China Merchants Property Operation & Service Co.Ltd(001914) 2021 annual report comments: actively expand multi-path, and continue to take the lead in the non residential field

\u3000\u3 Ping An Bank Co.Ltd(000001) 914 China Merchants Property Operation & Service Co.Ltd(001914) )

The company’s performance grew steadily and the gross profit margin increased. In 2021, the company achieved a total operating revenue of 10.59 billion yuan, a year-on-year increase of 22.4%; The net profit attributable to the parent company was 510 million yuan, a year-on-year increase of 17.3%. The comprehensive gross profit margin was 13.8%, an increase of 0.2 percentage points over 2020; The management fee rate was 3.7%, 0.3 percentage points lower than that in 2020; The net interest rate was 4.8%, down 0.2 percentage points from 2020. The year-on-year decline in the company’s net interest rate was mainly due to the provision of assets and credit impairment of 161 million yuan in 21 years, which correspondingly reduced the net profit attributable to the parent by 125 million yuan. In addition, the company’s income tax rate was 43.9%, an increase of 3 percentage points over 2020.

The scale of property management has increased rapidly, and the non residential field has continued to take the lead. In 2021, the company managed 1717 projects, an increase of 279 compared with 2020; The area under management was 281 million square meters, a year-on-year increase of 47.2%, and the growth rate of property management scale increased significantly. Among them, the proportion of non residential increased by 9 percentage points to 59%. In 2021, the company’s non residential advantageous business forms developed rapidly, and the area under management of parks, hospitals, urban services and other business forms increased significantly.

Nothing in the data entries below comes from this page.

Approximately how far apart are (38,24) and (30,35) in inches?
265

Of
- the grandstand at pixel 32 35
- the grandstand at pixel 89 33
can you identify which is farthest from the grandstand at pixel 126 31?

The overall gross profit margin of the property management sector increased by 0.5 percentage points to 11.4%. On the one hand, the increase in the gross profit margin and management fee rate was due to the increase in the scale and density of property management, which showed the scale effect, and the proportion of non residential business increased significantly. In the first mock exam, the company has implemented the standardized action of “one format and one temsector”, and centralized and unattended car park operations.

Actively expand multi-path and achieve a breakthrough in M & A. In 2021, the newly signed contract amount of the company was 3.05 billion yuan, with a year-on-year increase of 24.2%, of which the proportion of third parties increased by 4 percentage points to 79%, and the market-oriented expansion ability was further enhanced. The company expanded the scale of its total expansion and established in-depth strategic cooperation with many enterprises. The total newly signed contract amount increased by 133% year-on-year. In 2021, the company established eight new joint ventures with local resource platforms, and the newly signed contract amount increased by 298% year-on-year. The establishment of the joint venture also laid a foundation for the subsequent improvement of regional density and concentration. At the same time, the company achieved a breakthrough in M & A, acquired the properties of Shanghai Airlines and China Southern Airlines, and locked in the 65% equity of Shenzhen Huiqin.

The platform business has achieved initial results and actively promoted asset divestiture. In 2021, the company’s home exchange cloud platform achieved leapfrog growth, with an operating revenue of 266 million yuan, a year-on-year increase of 494%, and the re purchase rate of the mall increased by 25.4%. At the same time, the company has divested the assets of AVIC City, Kunshan AVIC and Ganzhou, with a total transaction price of 778 million yuan, optimized the asset structure and focused more on the main business, which is expected to improve the operation efficiency of the property sector.

Investment suggestion: we predict that the company’s EPS will be 0.63/0.77/0.95 yuan / share from 2022 to 2024, and the corresponding PE will be 23.8/19.5/15.9 times respectively. The company will be given a “buy” rating for the first time.

Risk tips: internal integration is not as expected, labor costs are under great upward pressure, real estate project disposal is uncertain, industry policy risks, etc.